The multiple forms of “US Dollars” in Zim

BATANAI MATSIKA

Even after suspending duallisted stocks from trading on the Zimbabwe Stock Exchange (ZSE) in order to get rid of implied rates and setting transaction limits on mobile money, the war against parallel market trading is far from over.

In fact, it appears that EcoCash and the Old Mutual Implied Rate (OMIR) are just two pawn pieces on a very large chessboard.

The parallel foreign exchange market has long shifted from the streets as most banks in Zimbabwe (in line with Exchange control directives) have moved swiftly to educate their clients that foreign currency accounts (FCAs) in Zimbabwe are indeed very different.

The concern is on the ability to freely withdraw USD cash and effect telegraphic transfers.

We have noted that most banks in Zimbabwe are failing to meet USD cash withdrawals for Nostro FCA (Domestic) and this has created an alternative Nostro discount market.

This is another parallel market that has emerged.

Economic agents will always take advantage of such arbitrage opportunities to make risk-free profits.

Foreign currency parallel market trading in Zimbabwe always reminds us of the Kuwait’s Souk al-Manakh of the early 1980s.

The Souk AlManakh emerged parallel to the official stock market.

It was an over –the-counter (OTC) exchange where the securities of 45 companies registered in Gulf countries outside Kuwait were traded.

In Arab states those days, only sheiks could grant corporate charters and only corporations could become publicly traded companies.

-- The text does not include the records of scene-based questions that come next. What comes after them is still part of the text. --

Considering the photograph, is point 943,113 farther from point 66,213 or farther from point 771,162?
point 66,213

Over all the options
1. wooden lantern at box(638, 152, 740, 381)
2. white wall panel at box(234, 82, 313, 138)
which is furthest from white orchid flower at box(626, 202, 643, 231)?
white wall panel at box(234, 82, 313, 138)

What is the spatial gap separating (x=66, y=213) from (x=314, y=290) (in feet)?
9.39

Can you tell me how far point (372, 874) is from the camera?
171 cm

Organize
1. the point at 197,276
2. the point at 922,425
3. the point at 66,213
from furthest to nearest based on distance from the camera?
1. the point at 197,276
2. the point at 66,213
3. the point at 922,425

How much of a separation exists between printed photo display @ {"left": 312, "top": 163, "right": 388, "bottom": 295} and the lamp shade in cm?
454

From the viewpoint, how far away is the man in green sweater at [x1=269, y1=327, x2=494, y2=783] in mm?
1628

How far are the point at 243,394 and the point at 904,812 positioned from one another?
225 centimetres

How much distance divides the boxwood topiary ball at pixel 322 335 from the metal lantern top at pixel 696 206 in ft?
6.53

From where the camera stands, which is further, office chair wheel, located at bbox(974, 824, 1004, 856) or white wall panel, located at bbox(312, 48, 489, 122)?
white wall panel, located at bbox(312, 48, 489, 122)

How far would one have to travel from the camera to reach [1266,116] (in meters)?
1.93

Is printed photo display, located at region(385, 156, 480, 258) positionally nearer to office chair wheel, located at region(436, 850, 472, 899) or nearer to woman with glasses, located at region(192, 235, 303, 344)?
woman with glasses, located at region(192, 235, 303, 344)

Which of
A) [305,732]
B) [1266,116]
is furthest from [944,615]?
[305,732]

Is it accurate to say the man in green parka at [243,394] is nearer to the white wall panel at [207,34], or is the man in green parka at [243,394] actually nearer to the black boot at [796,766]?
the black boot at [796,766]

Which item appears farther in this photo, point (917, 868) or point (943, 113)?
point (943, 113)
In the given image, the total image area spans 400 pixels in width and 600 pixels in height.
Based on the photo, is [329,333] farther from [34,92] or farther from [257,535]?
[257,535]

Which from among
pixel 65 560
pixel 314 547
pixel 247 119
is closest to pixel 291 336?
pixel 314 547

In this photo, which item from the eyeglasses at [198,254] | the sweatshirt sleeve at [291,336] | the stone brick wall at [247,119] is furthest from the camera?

In addition, the royal family of Kuwait did not freely grant corporate charters for companies and there was basically a shortage of stocks to trade.

This shortage gave rise to an OTC market where shares in companies domiciled elsewhere in the Gulf (Bahrain and UAE) were traded.

At its peak, its market capitalisation was the third highest in the world, behind only the USA and Japan.

Now, more like the Kuwait situation, a parallel Nostro discount market has emerged.

This could potentially evolve into a chaotic currency situation in Zimbabwe where several exchange rates would be quoted for different forms of Nostro FCAs.

That said, we remain cognisant of the deteriorating confidence in the banking sector and emerging risks on the currency front.

Investors on our market should park ZWL balances in value-preserving stocks.

On top of our radar are financial services stocks like Old Mutual Zimbabwe Limited and ZB Financial Holdings.

Both stocks exhibit strong upside potential given the gains from real estate holdings and equity investments.